From Pixels to Concepts: Growing Rich 3D Semantic Scene Graph Forests utilizing Foundation Models

2026-06-22Robotics

Robotics
AI summary

The authors studied how robots can better understand their environments by using detailed 3D maps that include not just objects but also how they relate to each other in meaningful ways. They used advanced AI models to identify and reason about both specific objects and more abstract concepts, creating layers of connected information called hierarchical 3D scene graph forests. Their method was tested on indoor datasets and a real robot, showing it can improve tasks like finding objects. This work helps robots gain a deeper understanding of their surroundings beyond just fixed categories.

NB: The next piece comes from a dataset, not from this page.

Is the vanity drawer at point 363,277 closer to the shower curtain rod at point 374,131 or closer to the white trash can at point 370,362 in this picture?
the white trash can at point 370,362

3D scene graphshierarchical modelsfoundation modelsvision-language models (VLM)large language models (LLM)semantic relationshipsrobotics perceptionscene understandingScanNet datasetBoston Dynamics Spot
Authors
David Oberacker, Meike Deitersen, Niklas Spielbauer, Tristan Schnell, Georg Heppner, Arne Roennau
Abstract
Operating in complex real-world environments requires robots to understand their surroundings on a functional semantic level. This demands a detailed multi-layer world model capturing the complex relations of its surroundings. Hierarchical 3D scene graphs address this challenge by integrating geometric, semantic, and relational data within a unified spatial framework. However, current 3D scene graph approaches often restrict themselves to rigid structures of pre-determined relationship classes, mostly neglecting important semantic connections, like causal connections or environmental contexts. This paper explores the potential of foundation models to build forests of 3D scene graphs with open semantic relationships to improve scene understanding and robotic task execution. We propose a method where instance-specific concept-nodes and relationships are first identified by a VLM and extended upon by a LLM, inferring broader, more abstract concept-nodes and relationships through reasoning. These object-nodes, concept-nodes, and relationships are then assembled into a forest of hierarchical 3D scene graphs, enhanced with concept-nodes to represent abstract concepts. Evaluations were conducted on the uHumans2 and ScanNet indoor dataset, validating the accuracy and relevance of the generated relationships. Downstream suitability of scene-graph forests for robotics applications is demonstrated in an open-vocabulary object-retrieval task utilizing both ScanNet data and a real-world indoor deployment using a Boston Dynamics Spot. This paper leverages foundation models to create more expressive, semantically deep 3D hierarchical scene graphs and demonstrates their potential to advance semantic and environmental understanding in robotics.